Reproduce word for word the part of the passage on the 2007–2008 banking crisis below that falls between "Authorities on both" and "the European banks.", inclusive.

» Text for analysis

************

This sent a signal to wholesale lenders that more banks were holding bad assets
than anyone had previously understood. With the extent of the contagion
unknown, wholesale lending ground to a halt. Five days later, Northern Rock
informed British regulators that it would need assistance.”
Europe was in serious trouble.
“The Bank for International
Settlements estimated that all told, by the end of 2007, European banks would
have needed to raise somewhere between $1 trillion and $1.2 trillion in order
to cover the gaps on their balance sheets between dollar assets and dollar
funding.”
“By the fall of 2007, officials
in the United States had begun to fear that European banks, in a frantic bid to
earn dollars to pay their bills, would liquidate their dollar portfolios in a
giant fire sale. And because these banks owned 29 percent of all nonconforming,
high-risk mortgage-backed securities in the United States, this was not just a
European problem. The nightmare scenario for the Americans was that European
banks would dump their dollar holdings, driving the prices of mortgage-backed
securities to rock bottom and forcing U.S. banks, which held even larger
quantities of those securities, to recognize huge losses, thus triggering a
bank run that would have overwhelmed the furious efforts of the U.S. authorities
to restore stability.”
“It was this risk of
simultaneous implosion on both sides of the Atlantic that made 2008 the most
dangerous crisis ever witnessed.”
Authorities on both sides of the Atlantic struggled
through 2008 trying to keep their financial institutions afloat. The Fed provided several paths to cheap cash
for US institutions and allowed other countries to participate. The Fed was becoming the lender of last
resort for much of the world.
Nevertheless, the actions taken thus far were insufficient to stave off
failure by the European banks.
“As the crisis intensified,
however, the Fed’s leaders found that simply providing the European banks with
access to the Wall Street liquidity programs would not be enough. Their funding
needs were too great, and they lacked sufficient high-quality collateral in New
York. So Geithner and the New York Federal Reserve resorted to an indirect
mechanism for providing them with dollars, repurposing a long-forgotten
instrument known as a ‘liquidity swap line’.”
“Liquidity swap lines are
contracts between two central banks, in this case, the Fed and a foreign
central bank, to temporarily exchange currencies: the Fed provides its
counterpart with a fixed amount of dollars and in return receives an equivalent
amount of that bank’s local currency. (The foreign central bank also pays a
margin of interest to the Fed.)”
Tooze identifies the implementation of these swap lines as
a major source of stability for foreign banks as they struggled through the
2007-2008 period.

************

» Data below
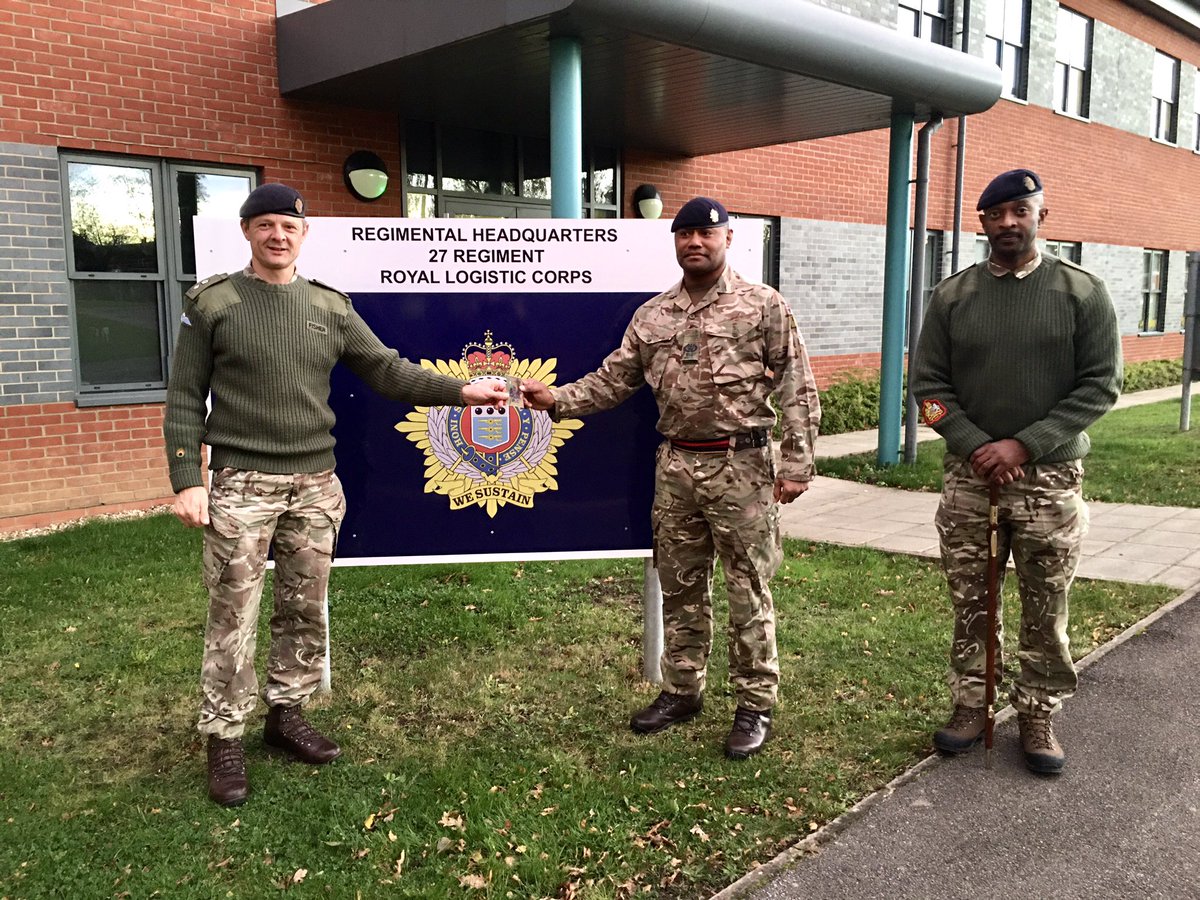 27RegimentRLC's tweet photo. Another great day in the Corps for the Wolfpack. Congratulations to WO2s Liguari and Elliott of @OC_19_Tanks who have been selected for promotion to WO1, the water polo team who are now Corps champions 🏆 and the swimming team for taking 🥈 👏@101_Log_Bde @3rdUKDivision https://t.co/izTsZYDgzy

************

» Your solution
Authorities on both sides of the Atlantic struggled
through 2008 trying to keep their financial institutions afloat. The Fed provided several paths to cheap cash
for US institutions and allowed other countries to participate. The Fed was becoming the lender of last
resort for much of the world.
Nevertheless, the actions taken thus far were insufficient to stave off
failure by the European banks.